• **SET PROBLEM 1**
Set down the stretch of the Reed-Solomon passage from "coef_pos = [len(msg)" through "loc = rs_find_errata_locator(coef_pos)".
• **SET PROBLEM 2**
Name every distinct parameter that appears in the two function definitions of the Reed-Solomon passage, in order of first appearance.

• **SELECTED PASSAGE**
# # # #

Next, computing the erasure/error evaluator polynomial from the locator polynomial is easy, it's simply a polynomial multiplication followed by a polynomial division (that you can replace by a list slicing because that's the effect we want in the end):

def rs_find_error_evaluator(synd, err_loc, nsym):
    '''Compute the error (or erasures if you supply sigma=erasures locator polynomial, or errata) evaluator polynomial Omega
       from the syndrome and the error/erasures/errata locator Sigma.'''

    # Omega(x) = [ Synd(x) * Error_loc(x) ] mod x^(n-k+1)
    _, remainder = gf_poly_div( gf_poly_mul(synd, err_loc), ([1] + [0]*(nsym+1)) ) # first multiply syndromes * errata_locator, then do a
                                                                                   # polynomial division to truncate the polynomial to the
                                                                                   # required length

    # Faster way that is equivalent
    #remainder = gf_poly_mul(synd, err_loc) # first multiply the syndromes with the errata locator polynomial
    #remainder = remainder[len(remainder)-(nsym+1):] # then slice the list to truncate it (which represents the polynomial), which
                                                     # is equivalent to dividing by a polynomial of the length we want

    return remainder

Finally, the Forney algorithm is used to calculate the correction values (also called the error magnitude polynomial). It is implemented in the function below.

def rs_correct_errata(msg, synd, pos): # pos is the positions of the errors/erasures/errata
    '''Forney algorithm, computes the values (error magnitude) to correct the input message.'''
    # calculate errata locator polynomial to correct both errors and erasures
    # (by combining the positions given by the error locator polynomial found by BM with the erasures positions)
    coef_pos = [len(msg) - 1 - pos[i] for i in pos] # need to convert the positions to coefficients degrees for the errata locator algo to work
                                                    # (eg: instead of [0, 1, 2] it will become [len(msg)-1, len(msg)-2, len(msg) -3])
    loc = rs_find_errata_locator(coef_pos)

# # # #

• **ROWS**
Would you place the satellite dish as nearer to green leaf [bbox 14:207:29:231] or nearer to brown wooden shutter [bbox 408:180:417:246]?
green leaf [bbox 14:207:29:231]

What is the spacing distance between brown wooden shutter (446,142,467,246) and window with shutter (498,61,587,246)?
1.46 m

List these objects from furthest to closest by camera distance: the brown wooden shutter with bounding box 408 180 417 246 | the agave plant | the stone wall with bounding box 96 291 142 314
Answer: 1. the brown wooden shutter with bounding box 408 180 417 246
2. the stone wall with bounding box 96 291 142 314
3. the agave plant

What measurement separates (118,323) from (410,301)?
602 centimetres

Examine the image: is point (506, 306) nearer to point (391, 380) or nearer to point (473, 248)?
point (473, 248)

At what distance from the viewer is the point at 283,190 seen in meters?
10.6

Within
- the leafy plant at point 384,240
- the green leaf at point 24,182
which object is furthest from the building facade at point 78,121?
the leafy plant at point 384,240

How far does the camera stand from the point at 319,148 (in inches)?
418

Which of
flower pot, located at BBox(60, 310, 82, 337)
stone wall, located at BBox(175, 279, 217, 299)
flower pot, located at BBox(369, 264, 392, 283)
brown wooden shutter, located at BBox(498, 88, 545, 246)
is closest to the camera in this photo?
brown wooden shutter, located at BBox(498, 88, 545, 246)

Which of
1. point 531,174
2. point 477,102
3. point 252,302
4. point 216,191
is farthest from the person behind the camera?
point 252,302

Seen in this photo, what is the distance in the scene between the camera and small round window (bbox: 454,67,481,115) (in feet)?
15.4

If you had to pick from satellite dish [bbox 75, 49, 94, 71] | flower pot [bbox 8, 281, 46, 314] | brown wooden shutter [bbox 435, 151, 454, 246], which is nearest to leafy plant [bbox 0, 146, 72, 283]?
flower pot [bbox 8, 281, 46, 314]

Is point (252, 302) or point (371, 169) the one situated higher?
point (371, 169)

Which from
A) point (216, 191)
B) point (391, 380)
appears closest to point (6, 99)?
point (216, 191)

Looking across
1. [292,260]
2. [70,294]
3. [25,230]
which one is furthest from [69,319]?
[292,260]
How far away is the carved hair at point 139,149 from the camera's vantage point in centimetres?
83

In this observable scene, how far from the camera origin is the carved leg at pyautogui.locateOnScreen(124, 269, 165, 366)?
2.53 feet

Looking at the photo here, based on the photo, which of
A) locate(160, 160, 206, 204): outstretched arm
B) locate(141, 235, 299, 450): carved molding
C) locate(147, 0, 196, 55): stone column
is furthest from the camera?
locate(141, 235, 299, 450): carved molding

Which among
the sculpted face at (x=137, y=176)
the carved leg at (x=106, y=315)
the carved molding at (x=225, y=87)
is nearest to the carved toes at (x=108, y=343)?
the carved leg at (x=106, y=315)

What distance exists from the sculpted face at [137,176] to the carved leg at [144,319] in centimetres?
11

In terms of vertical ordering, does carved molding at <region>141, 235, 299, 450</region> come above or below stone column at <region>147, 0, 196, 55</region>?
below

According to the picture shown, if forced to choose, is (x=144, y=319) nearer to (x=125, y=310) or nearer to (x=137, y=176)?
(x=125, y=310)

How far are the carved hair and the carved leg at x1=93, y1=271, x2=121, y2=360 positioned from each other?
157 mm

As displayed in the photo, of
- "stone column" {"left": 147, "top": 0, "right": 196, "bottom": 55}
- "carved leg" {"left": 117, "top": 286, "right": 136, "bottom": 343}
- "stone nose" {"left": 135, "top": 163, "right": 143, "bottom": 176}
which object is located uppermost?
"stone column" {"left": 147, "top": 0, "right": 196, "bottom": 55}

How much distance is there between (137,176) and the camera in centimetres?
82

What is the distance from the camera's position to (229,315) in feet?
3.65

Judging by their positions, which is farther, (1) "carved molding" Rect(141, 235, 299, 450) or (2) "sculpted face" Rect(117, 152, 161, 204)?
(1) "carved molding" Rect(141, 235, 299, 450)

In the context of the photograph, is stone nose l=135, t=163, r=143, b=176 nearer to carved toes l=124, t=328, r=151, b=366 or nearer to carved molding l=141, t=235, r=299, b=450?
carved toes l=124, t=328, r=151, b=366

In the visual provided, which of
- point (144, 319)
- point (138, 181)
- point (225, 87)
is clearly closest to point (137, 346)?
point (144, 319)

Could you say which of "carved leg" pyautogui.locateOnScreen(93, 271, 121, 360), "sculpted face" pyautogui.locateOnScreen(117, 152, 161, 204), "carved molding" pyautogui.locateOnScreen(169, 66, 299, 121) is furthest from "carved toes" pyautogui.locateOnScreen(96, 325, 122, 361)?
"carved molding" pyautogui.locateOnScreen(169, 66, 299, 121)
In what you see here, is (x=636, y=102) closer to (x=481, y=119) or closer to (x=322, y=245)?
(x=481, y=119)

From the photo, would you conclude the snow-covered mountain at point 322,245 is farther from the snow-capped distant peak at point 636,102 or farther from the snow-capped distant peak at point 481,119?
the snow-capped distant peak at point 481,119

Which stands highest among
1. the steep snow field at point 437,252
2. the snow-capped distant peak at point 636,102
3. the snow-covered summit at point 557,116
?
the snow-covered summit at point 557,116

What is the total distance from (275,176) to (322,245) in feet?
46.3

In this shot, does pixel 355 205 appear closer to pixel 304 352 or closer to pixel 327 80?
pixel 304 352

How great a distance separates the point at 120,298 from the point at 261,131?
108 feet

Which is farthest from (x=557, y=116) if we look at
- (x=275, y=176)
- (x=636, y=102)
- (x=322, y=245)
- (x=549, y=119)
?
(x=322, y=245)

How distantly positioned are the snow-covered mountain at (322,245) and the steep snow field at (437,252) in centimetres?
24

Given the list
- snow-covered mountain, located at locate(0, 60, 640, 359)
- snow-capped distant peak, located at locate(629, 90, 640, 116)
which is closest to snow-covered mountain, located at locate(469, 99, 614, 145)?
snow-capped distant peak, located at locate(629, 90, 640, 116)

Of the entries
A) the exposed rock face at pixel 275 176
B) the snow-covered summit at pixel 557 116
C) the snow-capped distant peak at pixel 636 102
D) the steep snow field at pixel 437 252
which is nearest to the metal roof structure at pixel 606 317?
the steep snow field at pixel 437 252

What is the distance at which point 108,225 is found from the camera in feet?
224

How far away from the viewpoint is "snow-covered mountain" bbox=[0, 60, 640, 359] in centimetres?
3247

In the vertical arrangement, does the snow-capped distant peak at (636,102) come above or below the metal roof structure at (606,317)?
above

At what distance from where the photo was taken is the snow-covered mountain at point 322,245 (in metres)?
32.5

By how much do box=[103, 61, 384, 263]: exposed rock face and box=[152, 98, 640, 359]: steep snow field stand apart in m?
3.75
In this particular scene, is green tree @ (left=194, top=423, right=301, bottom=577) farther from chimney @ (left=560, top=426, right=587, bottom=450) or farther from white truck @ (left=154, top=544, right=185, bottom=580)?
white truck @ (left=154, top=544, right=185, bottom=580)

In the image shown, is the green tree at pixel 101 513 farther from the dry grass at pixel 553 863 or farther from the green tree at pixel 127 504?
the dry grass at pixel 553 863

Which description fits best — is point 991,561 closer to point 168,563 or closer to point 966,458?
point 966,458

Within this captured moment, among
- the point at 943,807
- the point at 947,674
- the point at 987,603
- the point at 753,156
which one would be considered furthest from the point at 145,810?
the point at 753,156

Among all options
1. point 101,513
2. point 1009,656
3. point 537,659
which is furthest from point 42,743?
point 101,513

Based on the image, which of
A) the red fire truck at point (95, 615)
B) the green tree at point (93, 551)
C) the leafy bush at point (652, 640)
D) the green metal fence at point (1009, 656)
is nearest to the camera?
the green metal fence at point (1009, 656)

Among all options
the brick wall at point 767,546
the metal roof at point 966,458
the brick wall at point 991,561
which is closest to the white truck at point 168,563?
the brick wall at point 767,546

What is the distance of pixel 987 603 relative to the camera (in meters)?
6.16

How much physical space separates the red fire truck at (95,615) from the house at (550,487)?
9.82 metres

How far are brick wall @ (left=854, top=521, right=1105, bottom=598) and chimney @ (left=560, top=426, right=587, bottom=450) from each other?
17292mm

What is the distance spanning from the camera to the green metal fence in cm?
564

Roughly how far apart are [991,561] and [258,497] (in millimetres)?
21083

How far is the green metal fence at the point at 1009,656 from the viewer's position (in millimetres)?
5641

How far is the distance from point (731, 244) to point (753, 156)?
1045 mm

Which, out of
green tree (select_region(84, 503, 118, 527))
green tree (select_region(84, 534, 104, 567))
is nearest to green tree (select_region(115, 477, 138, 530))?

# # # #

• **WRITTEN RESPONSE 1**
coef_pos = [len(msg) - 1 - pos[i] for i in pos] # need to convert the positions to coefficients degrees for the errata locator algo to work
                                                    # (eg: instead of [0, 1, 2] it will become [len(msg)-1, len(msg)-2, len(msg) -3])
    loc = rs_find_errata_locator(coef_pos)

• **WRITTEN RESPONSE 2**
synd, err_loc, nsym, msg, pos